To do: Scan the entries for the word "mediaset", and copy every line where it appears.

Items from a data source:
Segment Open
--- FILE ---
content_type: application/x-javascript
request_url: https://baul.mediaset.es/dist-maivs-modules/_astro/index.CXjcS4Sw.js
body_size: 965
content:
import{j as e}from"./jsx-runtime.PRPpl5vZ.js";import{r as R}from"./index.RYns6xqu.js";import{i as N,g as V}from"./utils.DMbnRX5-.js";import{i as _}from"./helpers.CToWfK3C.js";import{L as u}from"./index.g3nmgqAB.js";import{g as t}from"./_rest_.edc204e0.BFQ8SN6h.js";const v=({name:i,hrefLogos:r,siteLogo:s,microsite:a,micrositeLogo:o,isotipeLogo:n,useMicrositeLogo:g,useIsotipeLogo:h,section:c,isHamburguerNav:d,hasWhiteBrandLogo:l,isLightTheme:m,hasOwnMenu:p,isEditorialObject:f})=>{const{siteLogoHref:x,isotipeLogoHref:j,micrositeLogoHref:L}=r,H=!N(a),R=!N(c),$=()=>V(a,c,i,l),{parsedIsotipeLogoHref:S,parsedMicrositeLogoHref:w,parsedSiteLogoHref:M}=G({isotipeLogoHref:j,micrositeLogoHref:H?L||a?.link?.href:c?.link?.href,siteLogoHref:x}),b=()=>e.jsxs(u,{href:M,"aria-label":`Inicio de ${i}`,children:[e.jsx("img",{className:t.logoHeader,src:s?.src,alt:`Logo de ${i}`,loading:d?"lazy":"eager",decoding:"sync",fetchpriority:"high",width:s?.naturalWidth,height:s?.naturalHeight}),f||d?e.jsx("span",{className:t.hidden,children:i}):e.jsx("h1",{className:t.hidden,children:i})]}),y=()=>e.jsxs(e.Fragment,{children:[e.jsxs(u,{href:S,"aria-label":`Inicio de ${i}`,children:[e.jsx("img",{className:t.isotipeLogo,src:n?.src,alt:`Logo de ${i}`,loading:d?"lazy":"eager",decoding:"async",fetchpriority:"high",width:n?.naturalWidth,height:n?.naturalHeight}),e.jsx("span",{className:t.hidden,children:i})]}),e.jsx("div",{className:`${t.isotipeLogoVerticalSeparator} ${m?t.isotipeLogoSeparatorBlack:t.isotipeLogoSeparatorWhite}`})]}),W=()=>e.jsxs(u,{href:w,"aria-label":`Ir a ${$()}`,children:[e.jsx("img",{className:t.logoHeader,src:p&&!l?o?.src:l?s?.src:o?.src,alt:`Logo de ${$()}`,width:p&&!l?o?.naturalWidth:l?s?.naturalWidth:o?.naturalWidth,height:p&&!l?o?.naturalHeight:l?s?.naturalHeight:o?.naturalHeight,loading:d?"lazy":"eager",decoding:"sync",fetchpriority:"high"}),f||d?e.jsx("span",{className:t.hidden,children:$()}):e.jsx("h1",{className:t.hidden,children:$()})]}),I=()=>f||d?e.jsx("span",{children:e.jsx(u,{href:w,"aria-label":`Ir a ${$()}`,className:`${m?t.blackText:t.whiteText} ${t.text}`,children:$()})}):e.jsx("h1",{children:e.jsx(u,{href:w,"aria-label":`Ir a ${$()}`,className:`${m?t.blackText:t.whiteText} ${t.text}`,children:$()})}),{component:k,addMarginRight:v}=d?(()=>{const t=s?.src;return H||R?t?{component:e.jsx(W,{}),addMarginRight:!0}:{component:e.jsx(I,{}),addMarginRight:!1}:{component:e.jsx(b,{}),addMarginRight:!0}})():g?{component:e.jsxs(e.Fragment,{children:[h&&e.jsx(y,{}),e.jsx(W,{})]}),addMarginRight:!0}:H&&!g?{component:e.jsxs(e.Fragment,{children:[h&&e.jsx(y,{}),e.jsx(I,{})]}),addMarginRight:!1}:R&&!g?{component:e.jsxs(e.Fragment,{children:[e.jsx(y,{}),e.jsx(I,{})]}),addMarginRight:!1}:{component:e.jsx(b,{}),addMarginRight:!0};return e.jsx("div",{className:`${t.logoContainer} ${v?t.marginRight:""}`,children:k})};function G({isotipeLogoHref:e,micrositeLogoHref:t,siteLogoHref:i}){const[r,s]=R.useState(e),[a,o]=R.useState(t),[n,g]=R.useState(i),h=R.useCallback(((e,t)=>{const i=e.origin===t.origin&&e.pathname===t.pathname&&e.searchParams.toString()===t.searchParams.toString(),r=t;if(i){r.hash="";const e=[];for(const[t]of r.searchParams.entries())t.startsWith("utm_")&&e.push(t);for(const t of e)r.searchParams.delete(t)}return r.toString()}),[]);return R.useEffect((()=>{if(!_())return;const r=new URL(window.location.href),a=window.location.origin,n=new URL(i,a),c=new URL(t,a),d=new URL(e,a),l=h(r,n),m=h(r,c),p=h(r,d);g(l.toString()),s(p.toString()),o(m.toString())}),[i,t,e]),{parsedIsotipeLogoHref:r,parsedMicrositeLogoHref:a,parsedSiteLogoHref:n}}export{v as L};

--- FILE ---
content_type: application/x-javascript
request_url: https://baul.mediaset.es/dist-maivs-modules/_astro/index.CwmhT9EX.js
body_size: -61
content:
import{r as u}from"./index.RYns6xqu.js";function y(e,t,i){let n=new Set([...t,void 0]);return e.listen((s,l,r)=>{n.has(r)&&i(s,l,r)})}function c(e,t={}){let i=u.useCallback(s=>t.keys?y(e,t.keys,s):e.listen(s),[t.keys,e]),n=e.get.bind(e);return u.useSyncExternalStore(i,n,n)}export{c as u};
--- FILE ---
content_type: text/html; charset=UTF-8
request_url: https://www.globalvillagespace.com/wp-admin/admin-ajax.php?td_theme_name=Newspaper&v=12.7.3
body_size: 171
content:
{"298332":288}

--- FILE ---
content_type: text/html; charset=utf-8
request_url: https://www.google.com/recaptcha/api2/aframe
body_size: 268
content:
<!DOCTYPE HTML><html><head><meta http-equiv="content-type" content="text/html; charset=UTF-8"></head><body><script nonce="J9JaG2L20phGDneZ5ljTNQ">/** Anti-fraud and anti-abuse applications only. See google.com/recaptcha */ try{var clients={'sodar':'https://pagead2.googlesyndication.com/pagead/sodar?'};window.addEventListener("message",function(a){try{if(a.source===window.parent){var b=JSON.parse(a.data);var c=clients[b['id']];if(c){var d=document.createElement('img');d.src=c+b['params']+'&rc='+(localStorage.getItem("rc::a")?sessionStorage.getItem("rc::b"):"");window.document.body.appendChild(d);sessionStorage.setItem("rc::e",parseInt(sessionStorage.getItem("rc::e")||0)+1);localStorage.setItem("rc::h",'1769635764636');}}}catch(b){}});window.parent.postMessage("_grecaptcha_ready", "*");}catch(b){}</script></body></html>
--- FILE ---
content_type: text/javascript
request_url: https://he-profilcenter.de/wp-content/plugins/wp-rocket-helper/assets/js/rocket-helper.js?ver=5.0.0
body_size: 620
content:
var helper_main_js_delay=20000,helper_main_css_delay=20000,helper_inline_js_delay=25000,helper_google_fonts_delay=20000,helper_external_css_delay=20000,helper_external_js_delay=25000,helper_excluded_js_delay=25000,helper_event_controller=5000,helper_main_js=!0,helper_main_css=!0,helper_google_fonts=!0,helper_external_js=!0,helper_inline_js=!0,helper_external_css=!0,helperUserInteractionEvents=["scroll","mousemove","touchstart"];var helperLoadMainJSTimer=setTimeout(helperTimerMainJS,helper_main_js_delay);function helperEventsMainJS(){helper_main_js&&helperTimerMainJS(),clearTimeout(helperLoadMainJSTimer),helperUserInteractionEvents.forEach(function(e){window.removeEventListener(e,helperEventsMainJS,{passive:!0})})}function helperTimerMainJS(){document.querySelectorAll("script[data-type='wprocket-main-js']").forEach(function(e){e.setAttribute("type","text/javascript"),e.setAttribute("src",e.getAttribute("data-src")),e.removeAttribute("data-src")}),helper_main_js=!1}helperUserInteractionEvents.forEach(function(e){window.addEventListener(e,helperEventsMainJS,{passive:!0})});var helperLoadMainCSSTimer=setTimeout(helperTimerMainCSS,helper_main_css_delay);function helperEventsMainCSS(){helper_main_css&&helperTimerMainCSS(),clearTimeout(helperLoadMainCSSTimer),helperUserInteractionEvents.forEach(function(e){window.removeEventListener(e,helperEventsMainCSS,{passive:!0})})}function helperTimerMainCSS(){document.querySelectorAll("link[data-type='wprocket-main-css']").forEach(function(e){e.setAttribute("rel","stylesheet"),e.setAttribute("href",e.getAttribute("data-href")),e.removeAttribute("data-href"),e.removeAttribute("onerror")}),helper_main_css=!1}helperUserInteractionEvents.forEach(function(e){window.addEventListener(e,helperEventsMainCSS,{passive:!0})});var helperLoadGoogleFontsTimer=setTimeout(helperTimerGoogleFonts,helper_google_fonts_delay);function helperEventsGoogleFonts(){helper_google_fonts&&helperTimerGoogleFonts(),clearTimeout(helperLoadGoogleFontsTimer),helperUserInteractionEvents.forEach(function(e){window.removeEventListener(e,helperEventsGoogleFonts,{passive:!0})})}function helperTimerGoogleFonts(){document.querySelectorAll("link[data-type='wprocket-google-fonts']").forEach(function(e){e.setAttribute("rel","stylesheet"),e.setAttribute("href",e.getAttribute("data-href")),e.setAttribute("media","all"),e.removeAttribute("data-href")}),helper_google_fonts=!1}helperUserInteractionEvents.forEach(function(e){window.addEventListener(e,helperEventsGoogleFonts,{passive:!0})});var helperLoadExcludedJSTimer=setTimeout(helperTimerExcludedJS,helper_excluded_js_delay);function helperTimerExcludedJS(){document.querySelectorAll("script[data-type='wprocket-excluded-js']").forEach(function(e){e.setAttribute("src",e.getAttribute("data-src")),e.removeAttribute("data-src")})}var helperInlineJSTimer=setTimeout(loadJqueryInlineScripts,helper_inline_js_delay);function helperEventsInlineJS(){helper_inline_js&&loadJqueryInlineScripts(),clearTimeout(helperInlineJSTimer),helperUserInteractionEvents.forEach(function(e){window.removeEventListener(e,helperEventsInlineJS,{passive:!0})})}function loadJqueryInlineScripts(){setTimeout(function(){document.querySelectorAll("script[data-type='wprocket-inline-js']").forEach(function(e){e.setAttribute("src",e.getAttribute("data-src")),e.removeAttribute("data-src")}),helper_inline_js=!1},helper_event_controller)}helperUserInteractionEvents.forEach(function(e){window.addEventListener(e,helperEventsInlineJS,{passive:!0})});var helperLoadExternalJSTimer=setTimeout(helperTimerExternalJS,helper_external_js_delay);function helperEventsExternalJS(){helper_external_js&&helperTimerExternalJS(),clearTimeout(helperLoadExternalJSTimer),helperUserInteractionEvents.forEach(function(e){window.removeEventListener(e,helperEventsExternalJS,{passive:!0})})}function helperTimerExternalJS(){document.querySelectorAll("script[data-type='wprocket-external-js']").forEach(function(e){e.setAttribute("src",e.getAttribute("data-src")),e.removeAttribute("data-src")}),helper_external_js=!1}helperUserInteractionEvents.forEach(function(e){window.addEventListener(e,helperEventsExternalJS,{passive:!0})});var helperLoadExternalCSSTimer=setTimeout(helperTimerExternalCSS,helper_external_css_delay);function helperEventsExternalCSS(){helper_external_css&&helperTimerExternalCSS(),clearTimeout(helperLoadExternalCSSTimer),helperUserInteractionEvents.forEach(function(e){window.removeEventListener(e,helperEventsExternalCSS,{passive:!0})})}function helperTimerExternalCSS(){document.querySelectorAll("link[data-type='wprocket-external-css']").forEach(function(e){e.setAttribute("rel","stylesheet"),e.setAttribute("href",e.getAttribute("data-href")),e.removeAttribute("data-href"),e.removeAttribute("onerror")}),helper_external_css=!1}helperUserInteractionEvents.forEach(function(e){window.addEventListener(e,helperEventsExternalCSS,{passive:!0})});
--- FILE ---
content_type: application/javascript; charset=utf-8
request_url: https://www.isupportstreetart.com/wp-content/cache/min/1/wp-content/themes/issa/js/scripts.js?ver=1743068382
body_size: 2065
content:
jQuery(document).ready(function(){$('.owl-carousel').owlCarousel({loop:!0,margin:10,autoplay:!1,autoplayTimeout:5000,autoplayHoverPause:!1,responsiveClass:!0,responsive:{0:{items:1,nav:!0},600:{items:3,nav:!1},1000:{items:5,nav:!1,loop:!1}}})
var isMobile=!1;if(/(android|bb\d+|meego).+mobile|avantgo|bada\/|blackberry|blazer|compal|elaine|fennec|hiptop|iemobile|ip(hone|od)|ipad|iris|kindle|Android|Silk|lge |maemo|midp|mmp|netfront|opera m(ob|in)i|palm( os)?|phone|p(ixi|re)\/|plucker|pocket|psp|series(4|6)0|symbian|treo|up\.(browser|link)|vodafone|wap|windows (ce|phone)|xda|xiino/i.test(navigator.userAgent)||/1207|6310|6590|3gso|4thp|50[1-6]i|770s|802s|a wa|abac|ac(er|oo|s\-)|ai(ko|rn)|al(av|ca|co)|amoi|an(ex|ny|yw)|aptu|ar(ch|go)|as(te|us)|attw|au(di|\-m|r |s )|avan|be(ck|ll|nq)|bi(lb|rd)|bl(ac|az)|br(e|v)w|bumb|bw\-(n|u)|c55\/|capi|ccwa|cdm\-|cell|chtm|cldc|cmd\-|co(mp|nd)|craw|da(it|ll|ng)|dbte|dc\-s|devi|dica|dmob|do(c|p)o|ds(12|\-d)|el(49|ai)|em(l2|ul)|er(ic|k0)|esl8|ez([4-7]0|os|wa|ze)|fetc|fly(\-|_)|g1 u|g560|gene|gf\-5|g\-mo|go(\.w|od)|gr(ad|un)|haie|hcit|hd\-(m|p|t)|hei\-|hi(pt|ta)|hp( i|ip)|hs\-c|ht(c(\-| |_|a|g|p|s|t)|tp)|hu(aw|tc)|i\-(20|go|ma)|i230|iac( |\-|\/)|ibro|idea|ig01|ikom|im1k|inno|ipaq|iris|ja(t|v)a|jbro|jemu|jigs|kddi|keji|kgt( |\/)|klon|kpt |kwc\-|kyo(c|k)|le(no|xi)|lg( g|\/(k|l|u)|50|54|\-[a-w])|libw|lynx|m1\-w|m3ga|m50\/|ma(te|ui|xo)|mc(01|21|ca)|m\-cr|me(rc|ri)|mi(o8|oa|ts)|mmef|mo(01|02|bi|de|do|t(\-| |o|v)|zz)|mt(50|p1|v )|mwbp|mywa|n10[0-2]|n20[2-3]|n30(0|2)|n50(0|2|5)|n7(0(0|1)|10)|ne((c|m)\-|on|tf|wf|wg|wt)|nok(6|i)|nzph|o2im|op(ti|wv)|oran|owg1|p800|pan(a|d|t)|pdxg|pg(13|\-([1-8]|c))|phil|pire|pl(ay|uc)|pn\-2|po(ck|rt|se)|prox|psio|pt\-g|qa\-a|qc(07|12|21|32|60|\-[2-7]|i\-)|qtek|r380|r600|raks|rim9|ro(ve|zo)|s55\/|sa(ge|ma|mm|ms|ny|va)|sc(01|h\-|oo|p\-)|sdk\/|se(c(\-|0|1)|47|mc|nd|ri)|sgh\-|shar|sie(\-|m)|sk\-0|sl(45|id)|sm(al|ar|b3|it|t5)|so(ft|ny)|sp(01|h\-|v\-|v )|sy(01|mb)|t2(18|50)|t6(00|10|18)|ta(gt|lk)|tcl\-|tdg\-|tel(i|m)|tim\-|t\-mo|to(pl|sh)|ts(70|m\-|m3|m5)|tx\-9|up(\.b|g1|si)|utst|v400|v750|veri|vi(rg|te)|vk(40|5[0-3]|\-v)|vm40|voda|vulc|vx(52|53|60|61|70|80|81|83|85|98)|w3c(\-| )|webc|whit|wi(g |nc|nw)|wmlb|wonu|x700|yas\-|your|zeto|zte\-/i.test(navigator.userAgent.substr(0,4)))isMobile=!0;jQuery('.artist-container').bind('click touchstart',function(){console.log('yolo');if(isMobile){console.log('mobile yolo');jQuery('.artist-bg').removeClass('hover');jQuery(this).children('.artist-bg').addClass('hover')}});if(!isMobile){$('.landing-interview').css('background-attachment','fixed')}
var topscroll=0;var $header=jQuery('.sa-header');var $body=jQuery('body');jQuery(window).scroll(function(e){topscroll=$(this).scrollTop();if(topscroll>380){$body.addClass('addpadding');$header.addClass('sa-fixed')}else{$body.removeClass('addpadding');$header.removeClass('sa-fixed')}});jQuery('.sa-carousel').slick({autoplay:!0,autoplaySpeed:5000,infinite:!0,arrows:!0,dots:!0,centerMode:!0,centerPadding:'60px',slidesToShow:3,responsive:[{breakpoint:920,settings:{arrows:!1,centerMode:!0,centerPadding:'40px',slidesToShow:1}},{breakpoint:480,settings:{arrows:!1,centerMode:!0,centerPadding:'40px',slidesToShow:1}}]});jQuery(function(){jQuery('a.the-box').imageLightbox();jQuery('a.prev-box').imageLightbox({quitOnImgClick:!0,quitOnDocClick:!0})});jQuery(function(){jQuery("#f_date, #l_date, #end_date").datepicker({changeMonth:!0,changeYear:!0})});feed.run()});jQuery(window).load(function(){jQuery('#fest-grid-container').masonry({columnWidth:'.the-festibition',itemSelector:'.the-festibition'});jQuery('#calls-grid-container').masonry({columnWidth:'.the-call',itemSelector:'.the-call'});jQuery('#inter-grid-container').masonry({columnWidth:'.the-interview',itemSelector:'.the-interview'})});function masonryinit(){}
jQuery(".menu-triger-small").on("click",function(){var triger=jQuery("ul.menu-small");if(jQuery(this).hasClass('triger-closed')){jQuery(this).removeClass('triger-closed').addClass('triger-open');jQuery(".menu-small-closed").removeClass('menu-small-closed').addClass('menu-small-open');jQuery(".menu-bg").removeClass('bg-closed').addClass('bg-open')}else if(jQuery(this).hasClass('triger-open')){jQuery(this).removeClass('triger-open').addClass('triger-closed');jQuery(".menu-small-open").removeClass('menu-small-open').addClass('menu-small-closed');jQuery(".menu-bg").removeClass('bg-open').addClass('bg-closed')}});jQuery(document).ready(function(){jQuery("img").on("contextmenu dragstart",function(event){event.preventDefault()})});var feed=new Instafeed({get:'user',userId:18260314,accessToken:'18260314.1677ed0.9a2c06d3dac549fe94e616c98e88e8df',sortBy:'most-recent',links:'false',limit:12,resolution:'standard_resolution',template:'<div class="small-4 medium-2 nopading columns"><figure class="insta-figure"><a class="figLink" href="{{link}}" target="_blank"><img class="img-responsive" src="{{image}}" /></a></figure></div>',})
Segment Closed
Response area:
request_url: https://baul.mediaset.es/dist-maivs-modules/_astro/index.CXjcS4Sw.js
request_url: https://baul.mediaset.es/dist-maivs-modules/_astro/index.CwmhT9EX.js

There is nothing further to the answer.